start SUPPLIED DATA

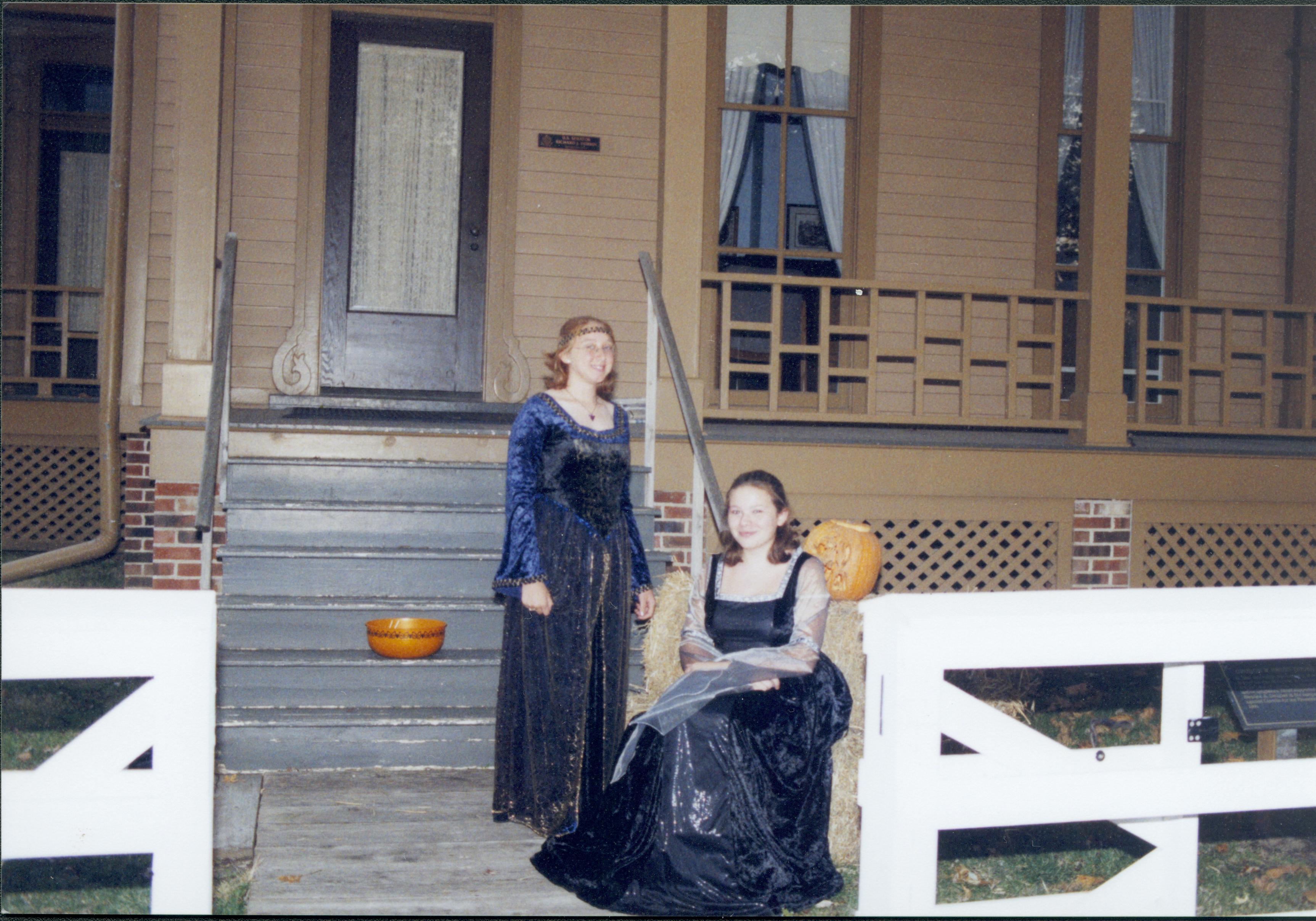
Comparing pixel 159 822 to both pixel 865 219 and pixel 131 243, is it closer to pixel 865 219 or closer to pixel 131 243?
pixel 131 243

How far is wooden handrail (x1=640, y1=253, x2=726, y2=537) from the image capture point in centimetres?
461

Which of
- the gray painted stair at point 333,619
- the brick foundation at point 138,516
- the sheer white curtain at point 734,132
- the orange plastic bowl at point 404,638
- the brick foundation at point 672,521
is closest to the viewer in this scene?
the orange plastic bowl at point 404,638

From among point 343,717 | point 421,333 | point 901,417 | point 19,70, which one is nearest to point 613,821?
point 343,717

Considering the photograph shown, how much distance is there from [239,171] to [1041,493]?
4.96m

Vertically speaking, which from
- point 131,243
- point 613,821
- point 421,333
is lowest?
point 613,821

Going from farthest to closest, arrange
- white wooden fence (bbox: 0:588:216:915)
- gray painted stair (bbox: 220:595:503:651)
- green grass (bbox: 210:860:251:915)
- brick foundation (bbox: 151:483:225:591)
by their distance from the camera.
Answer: brick foundation (bbox: 151:483:225:591) < gray painted stair (bbox: 220:595:503:651) < green grass (bbox: 210:860:251:915) < white wooden fence (bbox: 0:588:216:915)

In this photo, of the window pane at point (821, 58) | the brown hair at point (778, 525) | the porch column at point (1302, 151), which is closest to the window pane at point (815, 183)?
the window pane at point (821, 58)

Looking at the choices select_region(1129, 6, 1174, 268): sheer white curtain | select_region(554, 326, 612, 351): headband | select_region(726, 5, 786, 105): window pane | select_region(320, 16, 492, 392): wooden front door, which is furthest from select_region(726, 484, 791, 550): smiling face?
select_region(1129, 6, 1174, 268): sheer white curtain

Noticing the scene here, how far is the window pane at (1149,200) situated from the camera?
7957 mm

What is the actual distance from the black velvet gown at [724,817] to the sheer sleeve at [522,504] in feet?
2.07

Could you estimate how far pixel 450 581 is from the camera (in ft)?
16.2

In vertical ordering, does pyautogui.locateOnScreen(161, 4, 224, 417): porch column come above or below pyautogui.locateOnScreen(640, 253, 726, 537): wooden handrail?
above

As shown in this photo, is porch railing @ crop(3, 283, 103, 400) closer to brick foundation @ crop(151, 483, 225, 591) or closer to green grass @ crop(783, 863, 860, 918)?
brick foundation @ crop(151, 483, 225, 591)

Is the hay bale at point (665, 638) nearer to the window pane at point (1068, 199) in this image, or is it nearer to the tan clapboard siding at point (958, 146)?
the tan clapboard siding at point (958, 146)
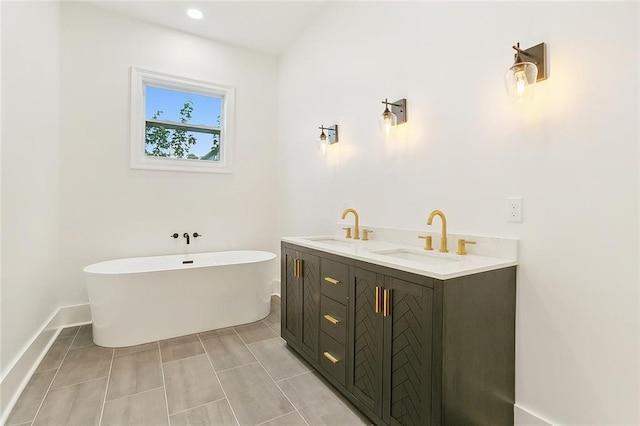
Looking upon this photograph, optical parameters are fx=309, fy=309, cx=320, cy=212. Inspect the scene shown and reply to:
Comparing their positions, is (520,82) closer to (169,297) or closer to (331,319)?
(331,319)

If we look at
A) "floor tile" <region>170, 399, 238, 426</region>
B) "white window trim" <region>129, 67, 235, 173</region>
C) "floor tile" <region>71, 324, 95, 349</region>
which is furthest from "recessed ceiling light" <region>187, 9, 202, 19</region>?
"floor tile" <region>170, 399, 238, 426</region>

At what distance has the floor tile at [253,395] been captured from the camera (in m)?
1.75

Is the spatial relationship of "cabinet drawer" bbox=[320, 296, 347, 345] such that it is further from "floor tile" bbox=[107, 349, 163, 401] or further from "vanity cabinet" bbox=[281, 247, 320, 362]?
"floor tile" bbox=[107, 349, 163, 401]

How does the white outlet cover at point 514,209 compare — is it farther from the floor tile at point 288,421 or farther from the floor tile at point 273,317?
the floor tile at point 273,317

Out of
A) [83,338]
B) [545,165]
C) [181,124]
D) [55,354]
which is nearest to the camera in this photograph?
[545,165]

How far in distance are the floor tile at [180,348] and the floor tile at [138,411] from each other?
1.64ft

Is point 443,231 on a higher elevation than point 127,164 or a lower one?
lower

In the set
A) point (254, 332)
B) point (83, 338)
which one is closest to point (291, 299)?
point (254, 332)

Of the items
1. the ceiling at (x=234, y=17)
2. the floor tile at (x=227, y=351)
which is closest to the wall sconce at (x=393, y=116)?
the ceiling at (x=234, y=17)

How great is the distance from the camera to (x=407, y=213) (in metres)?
2.21

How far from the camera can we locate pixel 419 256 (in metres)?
1.97

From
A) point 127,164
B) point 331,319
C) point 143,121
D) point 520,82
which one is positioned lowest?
point 331,319

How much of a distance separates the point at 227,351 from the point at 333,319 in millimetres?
1116

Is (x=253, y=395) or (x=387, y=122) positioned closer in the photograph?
(x=253, y=395)
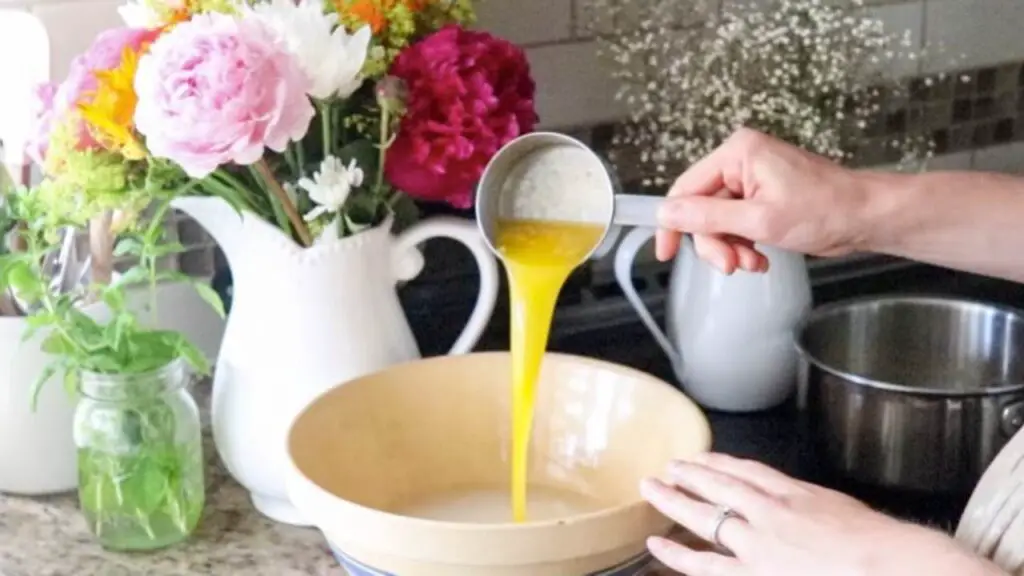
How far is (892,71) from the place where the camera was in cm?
152

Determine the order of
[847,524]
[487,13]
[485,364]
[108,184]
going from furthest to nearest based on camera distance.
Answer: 1. [487,13]
2. [485,364]
3. [108,184]
4. [847,524]

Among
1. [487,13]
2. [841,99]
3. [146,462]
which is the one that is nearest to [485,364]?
[146,462]

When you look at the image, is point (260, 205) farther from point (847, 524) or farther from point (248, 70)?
point (847, 524)

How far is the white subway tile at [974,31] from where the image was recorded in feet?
5.11

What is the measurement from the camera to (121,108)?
3.01 ft

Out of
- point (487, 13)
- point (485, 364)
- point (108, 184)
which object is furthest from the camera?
point (487, 13)

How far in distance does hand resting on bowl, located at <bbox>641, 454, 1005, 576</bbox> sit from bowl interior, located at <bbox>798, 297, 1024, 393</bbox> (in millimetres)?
321

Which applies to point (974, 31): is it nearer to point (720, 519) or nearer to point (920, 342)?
point (920, 342)

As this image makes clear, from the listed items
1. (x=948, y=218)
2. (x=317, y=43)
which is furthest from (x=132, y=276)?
(x=948, y=218)

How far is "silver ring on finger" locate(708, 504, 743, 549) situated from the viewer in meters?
0.87

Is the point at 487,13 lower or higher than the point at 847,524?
higher

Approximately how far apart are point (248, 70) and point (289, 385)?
0.25m

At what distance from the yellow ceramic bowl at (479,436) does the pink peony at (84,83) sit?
25cm

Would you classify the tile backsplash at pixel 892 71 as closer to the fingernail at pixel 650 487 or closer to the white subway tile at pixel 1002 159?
the white subway tile at pixel 1002 159
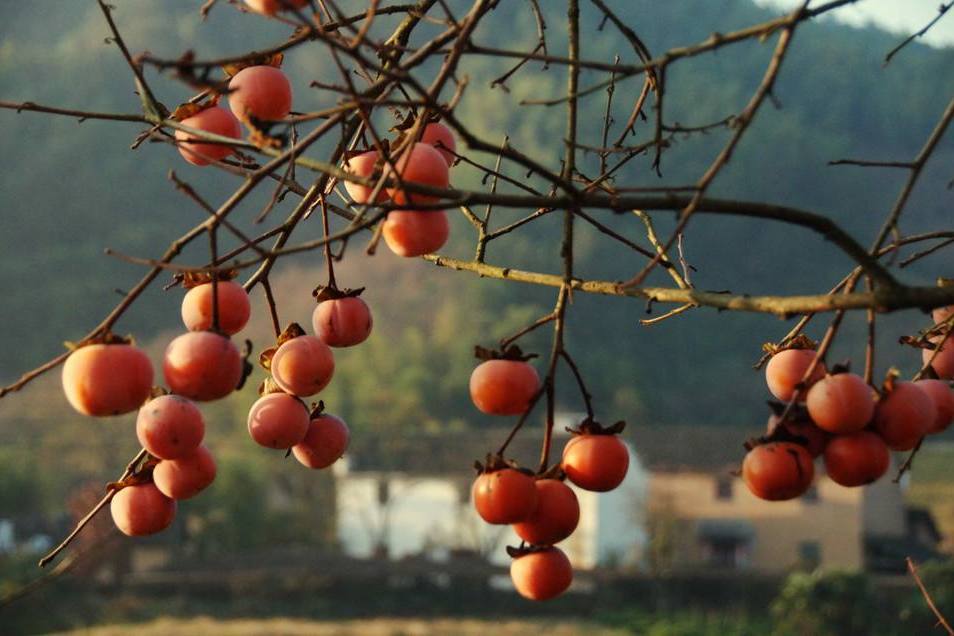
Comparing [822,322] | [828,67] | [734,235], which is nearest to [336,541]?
[822,322]

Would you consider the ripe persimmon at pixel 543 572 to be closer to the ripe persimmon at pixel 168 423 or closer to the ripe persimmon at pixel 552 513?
the ripe persimmon at pixel 552 513

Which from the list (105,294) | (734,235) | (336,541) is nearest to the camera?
(336,541)

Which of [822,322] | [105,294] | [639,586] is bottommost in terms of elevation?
[639,586]

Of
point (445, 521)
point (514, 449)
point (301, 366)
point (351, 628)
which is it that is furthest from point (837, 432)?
point (445, 521)

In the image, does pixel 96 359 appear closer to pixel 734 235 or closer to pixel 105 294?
pixel 734 235

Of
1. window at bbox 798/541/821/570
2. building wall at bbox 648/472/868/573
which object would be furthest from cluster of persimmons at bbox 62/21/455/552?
window at bbox 798/541/821/570

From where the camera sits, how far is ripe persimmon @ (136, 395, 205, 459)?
4.29 feet

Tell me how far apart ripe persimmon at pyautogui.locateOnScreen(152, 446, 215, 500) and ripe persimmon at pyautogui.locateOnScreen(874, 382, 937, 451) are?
2.41ft

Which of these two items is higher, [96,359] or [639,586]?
[639,586]

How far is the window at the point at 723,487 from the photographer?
2473cm

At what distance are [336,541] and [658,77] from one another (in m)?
26.7

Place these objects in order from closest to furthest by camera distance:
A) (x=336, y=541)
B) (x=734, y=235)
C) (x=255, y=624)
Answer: (x=255, y=624)
(x=336, y=541)
(x=734, y=235)

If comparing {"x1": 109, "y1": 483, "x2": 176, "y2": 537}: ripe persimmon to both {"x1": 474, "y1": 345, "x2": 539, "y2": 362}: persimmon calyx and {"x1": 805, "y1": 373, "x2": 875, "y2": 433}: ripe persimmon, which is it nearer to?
{"x1": 474, "y1": 345, "x2": 539, "y2": 362}: persimmon calyx

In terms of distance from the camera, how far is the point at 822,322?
34.0m
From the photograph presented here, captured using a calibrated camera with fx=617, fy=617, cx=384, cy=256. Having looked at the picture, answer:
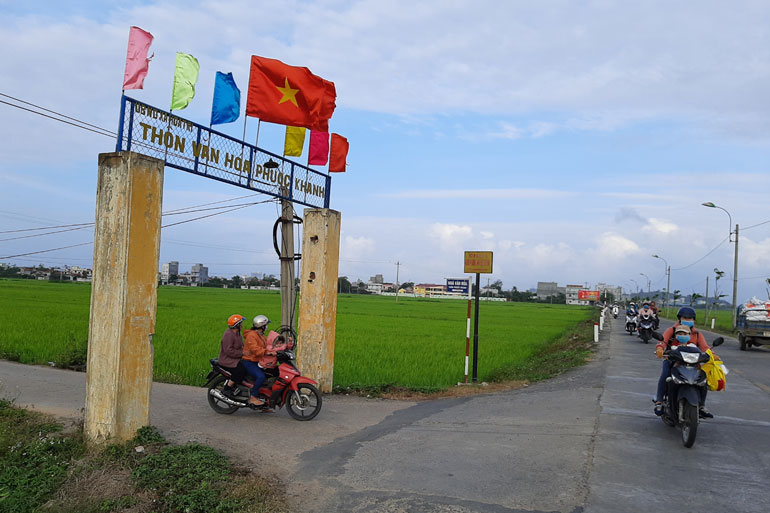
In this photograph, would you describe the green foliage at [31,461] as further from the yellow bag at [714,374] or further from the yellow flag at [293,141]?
the yellow bag at [714,374]

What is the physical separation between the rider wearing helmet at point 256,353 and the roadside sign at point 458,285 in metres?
5.44

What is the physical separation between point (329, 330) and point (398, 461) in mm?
4518

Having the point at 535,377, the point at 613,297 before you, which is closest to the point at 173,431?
the point at 535,377

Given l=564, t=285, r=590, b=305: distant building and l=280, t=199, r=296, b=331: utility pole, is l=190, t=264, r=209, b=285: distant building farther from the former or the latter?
l=280, t=199, r=296, b=331: utility pole

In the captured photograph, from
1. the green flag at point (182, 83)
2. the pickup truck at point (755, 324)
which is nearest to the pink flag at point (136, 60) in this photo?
the green flag at point (182, 83)

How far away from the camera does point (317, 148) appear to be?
10.7 metres

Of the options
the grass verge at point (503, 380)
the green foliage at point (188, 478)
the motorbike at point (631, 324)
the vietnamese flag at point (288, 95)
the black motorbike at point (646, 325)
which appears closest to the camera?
the green foliage at point (188, 478)

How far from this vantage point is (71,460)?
636cm

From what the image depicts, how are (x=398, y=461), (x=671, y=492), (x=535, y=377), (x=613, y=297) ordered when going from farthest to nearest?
(x=613, y=297) → (x=535, y=377) → (x=398, y=461) → (x=671, y=492)

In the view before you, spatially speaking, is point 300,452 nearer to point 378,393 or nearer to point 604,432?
point 604,432

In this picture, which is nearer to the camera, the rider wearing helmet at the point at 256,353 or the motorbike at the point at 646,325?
the rider wearing helmet at the point at 256,353

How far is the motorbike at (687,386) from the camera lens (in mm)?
6703

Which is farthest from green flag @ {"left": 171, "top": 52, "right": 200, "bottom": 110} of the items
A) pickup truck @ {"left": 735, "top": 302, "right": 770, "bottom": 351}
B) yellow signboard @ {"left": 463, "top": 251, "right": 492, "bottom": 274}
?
pickup truck @ {"left": 735, "top": 302, "right": 770, "bottom": 351}

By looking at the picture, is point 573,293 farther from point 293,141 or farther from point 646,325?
point 293,141
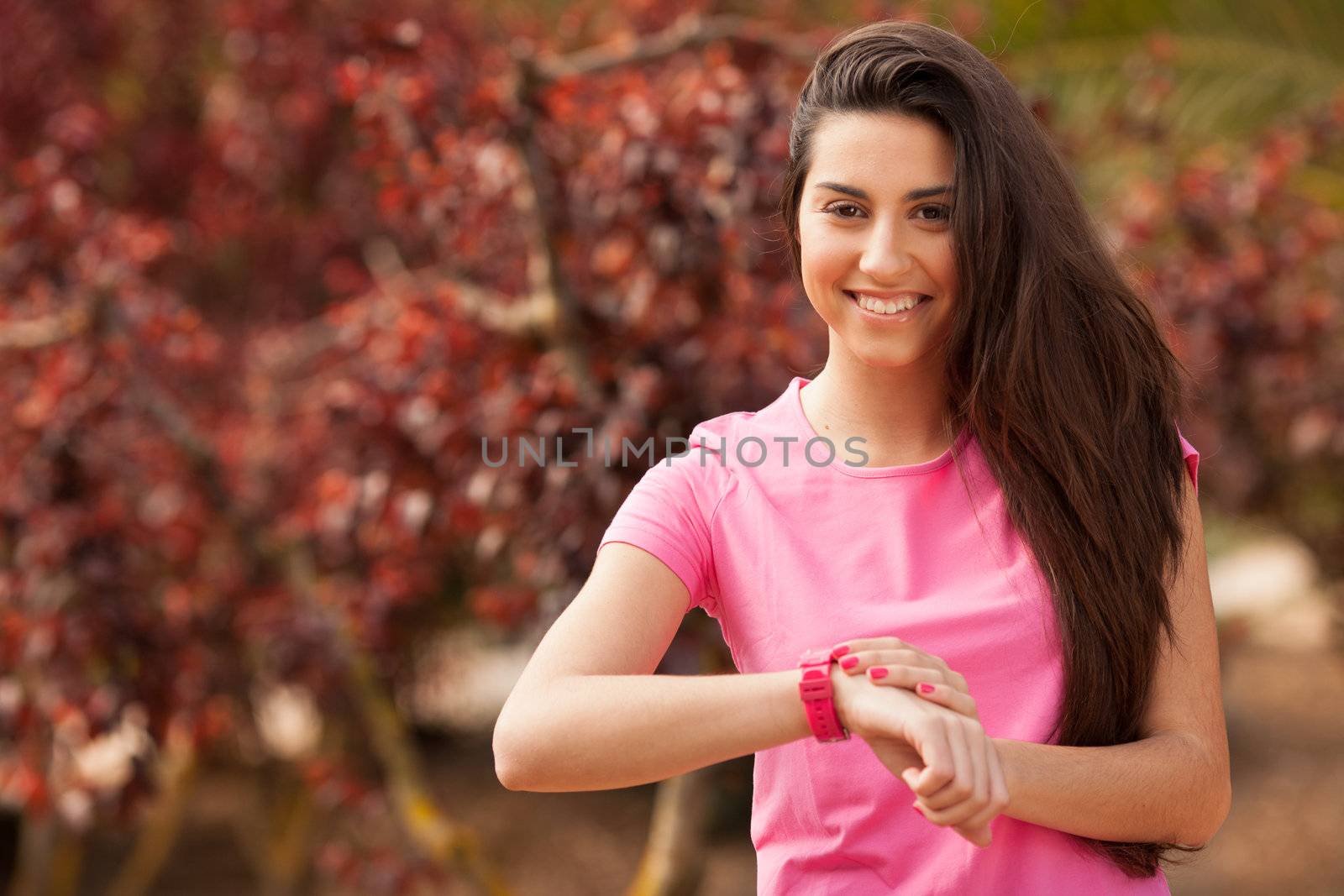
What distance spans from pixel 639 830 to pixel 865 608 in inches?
203

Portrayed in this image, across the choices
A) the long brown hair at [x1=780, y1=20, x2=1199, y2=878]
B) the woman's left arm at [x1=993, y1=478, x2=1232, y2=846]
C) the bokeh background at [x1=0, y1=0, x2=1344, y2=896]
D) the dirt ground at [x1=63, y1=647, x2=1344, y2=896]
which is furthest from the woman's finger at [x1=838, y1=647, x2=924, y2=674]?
the dirt ground at [x1=63, y1=647, x2=1344, y2=896]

end SUPPLIED DATA

SET PROBLEM:
Output only these lines, word for word: the line containing "By looking at" and every line after it through the last line of the data. Omit the pictures.

SOLVED PROBLEM:
By looking at the picture, is point 573,293 farther from point 293,141 or farther from point 646,325?
point 293,141
What distance spans from pixel 639 830 to pixel 865 608 in inches?
203

Portrayed in this image, across the choices
A) the long brown hair at [x1=780, y1=20, x2=1199, y2=878]
B) the woman's left arm at [x1=993, y1=478, x2=1232, y2=846]
C) the bokeh background at [x1=0, y1=0, x2=1344, y2=896]
D) the dirt ground at [x1=63, y1=647, x2=1344, y2=896]
which is furthest from the woman's finger at [x1=838, y1=647, x2=924, y2=674]?
the dirt ground at [x1=63, y1=647, x2=1344, y2=896]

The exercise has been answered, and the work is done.